---------- Source document ----------

Is there a good blog or something that tracks these cases?

KieranMac4y ago

Prof. Eric Goldman's blog is probably the #1 site historically on scraping and the law. I've contributed to it a few times.

https://blog.ericgoldman.org/archives/2021/06/more-perspecti...

The name of my firm is McCarthy Garber Law. I write about scraping there when I have time (which I rarely do)!

1 more reply

samcrawford4y ago

Enjoyed reading your bio on your website. Sub 24 hour at Leadville is super impressive! (Coming from someone who has not managed 24 hours at Western States... Yet...)

KieranMac4y ago

Leadville is just 45 minutes up the road for me, so I'm kind of cheating!

Seattle35034y ago

Is there a good blog post or summary that I could read?

KieranMac4y ago

https://mccarthygarberlaw.com/a-comprehensive-legal-guide-to...

---------- Record excerpts ----------

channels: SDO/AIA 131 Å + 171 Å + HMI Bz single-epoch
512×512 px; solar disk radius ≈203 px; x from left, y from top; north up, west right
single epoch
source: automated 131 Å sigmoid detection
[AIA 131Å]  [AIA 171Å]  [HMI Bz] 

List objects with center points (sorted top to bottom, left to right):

----------

__Task instructions__
(a) Please transcribe the forum thread on scraping and the law, from "Enjoyed reading your" down to "https://mccarthygarberlaw.com/a-comprehensive-legal-guide-to...".
(b) In the forum thread on scraping and the law, what does KieranMac give as the name of the firm?

__Responses in order__
(a)
Enjoyed reading your bio on your website. Sub 24 hour at Leadville is super impressive! (Coming from someone who has not managed 24 hours at Western States... Yet...)

KieranMac4y ago

Leadville is just 45 minutes up the road for me, so I'm kind of cheating!

Seattle35034y ago

Is there a good blog post or summary that I could read?

KieranMac4y ago

https://mccarthygarberlaw.com/a-comprehensive-legal-guide-to...

(b) McCarthy Garber Law